With an initiative worth DKK 100 million over ten years, VILLUM FONDEN and VELUX FONDEN aim to strengthen the democratic development of the future data-driven Denmark.
The winning research consortium
January 7, 2021, it was revealed that a research consortium with researchers from 6 universities will run the research project Algorithms, Data and Democracy.
Digitalisation, rapidly growing amounts of data, artificial intelligence (AI), data-driven automation and decision-making – these are some of the issues which will lead to profound changes throughout much of Danish society over the coming years.
With a total grant of DKK 100 million over ten years, VILLUM FONDEN and VELUX FONDEN wish to advance citizen-centred, sustainable democratic development in the data-driven Denmark of the future. To that end, the two foundations are launching a call for a project bringing together research, policy, outreach and stakeholder engagement to address the impacts, opportunities and challenges of digitalisation in relation to democracy.
The scope of the initiative is the democratic challenge inherent in decision making being automated by means of data and algorithms that are incomprehensible to most people. Such decisions impact both the individual and society as a whole.
The vision of the initiative is for Denmark, by the next decade, to be at the international forefront of enlightened digital citizenship and the safeguarding of democratic values and legitimacy in a world of algorithms and data.
The object of the initiative is to create and bring together solutions – societal, institutional, organisational, and, not least, technical solutions – to address challenges and develop potentials serving the best interests of democracy and all sections of society.
The project's focus must be the use of data and algorithms in the most important democratic institutions of Danish society.
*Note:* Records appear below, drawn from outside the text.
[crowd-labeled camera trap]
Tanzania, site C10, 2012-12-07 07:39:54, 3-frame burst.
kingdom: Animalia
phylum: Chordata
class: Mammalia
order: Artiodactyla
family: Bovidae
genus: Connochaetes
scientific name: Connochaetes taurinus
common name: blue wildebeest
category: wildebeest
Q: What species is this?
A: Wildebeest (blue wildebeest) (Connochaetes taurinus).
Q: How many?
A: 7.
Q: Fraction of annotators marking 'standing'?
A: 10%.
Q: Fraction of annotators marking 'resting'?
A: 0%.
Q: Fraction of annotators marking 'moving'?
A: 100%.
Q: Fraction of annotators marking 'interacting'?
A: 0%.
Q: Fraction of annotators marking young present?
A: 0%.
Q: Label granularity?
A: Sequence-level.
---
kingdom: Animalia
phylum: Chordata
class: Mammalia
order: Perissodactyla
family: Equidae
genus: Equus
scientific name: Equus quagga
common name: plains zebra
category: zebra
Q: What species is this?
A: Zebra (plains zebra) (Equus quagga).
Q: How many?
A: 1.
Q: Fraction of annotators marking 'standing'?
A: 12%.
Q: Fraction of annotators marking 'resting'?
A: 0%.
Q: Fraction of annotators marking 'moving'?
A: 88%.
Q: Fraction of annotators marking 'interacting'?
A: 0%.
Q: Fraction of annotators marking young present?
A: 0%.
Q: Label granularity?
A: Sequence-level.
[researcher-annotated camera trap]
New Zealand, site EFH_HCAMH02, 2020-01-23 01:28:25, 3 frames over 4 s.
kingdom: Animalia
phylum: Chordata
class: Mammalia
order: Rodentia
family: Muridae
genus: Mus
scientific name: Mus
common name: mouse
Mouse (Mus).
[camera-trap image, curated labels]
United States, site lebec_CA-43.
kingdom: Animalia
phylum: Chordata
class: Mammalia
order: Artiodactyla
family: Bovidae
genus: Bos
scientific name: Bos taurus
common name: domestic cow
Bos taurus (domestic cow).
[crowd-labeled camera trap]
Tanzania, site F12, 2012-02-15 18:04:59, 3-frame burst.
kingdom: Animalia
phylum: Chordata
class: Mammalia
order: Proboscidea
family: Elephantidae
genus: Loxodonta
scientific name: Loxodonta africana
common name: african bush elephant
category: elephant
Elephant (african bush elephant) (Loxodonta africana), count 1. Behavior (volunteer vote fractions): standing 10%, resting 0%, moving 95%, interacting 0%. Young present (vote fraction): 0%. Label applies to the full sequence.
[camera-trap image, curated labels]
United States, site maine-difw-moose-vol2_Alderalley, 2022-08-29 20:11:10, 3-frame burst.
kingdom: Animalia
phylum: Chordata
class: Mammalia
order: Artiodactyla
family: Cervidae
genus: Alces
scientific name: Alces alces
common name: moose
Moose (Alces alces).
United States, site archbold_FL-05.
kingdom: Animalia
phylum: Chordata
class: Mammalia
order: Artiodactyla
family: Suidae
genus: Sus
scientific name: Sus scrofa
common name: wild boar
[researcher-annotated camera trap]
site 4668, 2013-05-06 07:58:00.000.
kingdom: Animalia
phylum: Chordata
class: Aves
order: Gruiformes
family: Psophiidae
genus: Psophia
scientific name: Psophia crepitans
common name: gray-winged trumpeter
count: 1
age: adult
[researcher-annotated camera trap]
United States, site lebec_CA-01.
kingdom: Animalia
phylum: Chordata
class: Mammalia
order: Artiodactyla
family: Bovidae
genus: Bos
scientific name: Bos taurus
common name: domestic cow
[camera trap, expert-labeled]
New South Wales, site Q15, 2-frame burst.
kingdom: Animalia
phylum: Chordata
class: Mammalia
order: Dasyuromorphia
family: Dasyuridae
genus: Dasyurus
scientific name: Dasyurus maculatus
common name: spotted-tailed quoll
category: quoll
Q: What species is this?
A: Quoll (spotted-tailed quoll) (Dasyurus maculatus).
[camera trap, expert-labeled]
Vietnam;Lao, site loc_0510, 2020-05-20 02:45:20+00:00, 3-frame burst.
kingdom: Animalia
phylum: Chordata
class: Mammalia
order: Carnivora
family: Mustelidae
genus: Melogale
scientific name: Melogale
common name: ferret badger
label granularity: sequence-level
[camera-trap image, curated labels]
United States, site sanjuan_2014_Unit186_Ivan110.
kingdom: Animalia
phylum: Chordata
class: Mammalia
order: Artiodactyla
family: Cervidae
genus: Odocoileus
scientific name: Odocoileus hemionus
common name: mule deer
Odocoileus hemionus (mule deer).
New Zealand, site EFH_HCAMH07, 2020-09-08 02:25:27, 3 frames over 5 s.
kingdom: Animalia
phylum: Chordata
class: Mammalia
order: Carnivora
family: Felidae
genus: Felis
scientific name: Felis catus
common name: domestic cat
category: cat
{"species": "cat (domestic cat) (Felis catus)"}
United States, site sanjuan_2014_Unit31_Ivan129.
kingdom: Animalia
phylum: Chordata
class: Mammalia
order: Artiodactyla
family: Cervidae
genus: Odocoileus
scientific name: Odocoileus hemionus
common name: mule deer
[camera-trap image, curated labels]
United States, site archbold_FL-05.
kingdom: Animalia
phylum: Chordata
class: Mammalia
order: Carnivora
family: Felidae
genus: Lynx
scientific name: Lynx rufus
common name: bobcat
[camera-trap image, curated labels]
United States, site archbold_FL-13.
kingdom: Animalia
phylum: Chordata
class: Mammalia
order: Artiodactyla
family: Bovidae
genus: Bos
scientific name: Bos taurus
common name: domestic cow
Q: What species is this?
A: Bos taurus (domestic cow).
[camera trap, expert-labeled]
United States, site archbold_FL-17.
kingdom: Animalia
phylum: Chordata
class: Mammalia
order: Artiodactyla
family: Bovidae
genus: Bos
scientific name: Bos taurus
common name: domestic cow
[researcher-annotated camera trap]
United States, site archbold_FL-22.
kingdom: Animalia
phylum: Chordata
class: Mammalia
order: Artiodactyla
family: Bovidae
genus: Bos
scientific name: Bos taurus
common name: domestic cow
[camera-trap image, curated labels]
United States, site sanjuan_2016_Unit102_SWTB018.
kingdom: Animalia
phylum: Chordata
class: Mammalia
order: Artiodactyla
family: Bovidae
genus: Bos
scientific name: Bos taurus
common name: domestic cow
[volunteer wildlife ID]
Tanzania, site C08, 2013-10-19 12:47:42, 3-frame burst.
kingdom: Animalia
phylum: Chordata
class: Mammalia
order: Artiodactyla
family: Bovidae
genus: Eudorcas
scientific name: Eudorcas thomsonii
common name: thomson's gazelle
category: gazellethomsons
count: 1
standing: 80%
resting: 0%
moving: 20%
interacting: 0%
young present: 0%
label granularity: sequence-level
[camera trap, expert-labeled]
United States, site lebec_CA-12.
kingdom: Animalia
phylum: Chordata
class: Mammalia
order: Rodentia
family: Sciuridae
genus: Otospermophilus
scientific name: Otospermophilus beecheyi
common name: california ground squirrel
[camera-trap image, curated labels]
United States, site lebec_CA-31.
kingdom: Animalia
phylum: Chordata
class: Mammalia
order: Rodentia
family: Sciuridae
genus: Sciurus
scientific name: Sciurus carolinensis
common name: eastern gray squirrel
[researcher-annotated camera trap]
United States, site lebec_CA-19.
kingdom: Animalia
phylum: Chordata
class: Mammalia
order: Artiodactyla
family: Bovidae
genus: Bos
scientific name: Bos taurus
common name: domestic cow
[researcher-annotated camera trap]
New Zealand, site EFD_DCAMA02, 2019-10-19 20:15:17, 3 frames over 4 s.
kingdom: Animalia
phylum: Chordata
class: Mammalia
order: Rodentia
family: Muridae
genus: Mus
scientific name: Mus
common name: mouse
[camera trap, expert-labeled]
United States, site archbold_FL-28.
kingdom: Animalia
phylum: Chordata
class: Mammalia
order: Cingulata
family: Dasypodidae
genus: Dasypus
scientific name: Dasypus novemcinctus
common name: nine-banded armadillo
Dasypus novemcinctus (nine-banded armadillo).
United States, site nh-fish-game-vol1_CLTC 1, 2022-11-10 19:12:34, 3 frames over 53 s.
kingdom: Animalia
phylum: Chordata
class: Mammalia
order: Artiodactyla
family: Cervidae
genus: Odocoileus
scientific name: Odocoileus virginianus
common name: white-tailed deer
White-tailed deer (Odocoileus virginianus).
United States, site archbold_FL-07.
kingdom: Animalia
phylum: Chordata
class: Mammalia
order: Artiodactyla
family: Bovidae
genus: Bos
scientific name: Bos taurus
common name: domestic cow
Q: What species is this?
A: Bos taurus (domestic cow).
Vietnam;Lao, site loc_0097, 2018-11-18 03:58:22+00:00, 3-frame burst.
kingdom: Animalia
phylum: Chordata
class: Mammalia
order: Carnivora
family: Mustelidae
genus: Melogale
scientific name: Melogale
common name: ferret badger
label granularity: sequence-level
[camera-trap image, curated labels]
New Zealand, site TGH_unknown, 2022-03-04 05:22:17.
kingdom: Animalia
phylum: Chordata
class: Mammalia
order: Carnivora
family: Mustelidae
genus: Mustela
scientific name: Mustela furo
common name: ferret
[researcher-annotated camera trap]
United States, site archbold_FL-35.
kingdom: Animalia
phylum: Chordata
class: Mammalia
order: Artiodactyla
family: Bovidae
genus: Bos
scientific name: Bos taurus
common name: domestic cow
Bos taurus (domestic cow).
Key areas include the roles of traditional and new media, policy development and the interaction between the public sector and the citizens.
The project's research component must be a close, interdisciplinary collaboration between top researchers within computer science (broadly defined) and within the humanities/social sciences. Following an open call and a recommendation from an international jury, the research part of the project has been won by a research consortium headed by Professor Sine Nørholm Just from the Department of Communication and Arts at Roskilde University.
The project's outreach component will bring together the research component with a broad-based outreach initiative designed to involve citizens, decision-makers, civil society organisations, IT professionals and other stakeholders. DKK 20 million has been earmarked for the outreach component, which is run by Lisbeth Knudsen and David Budtz Pedersen.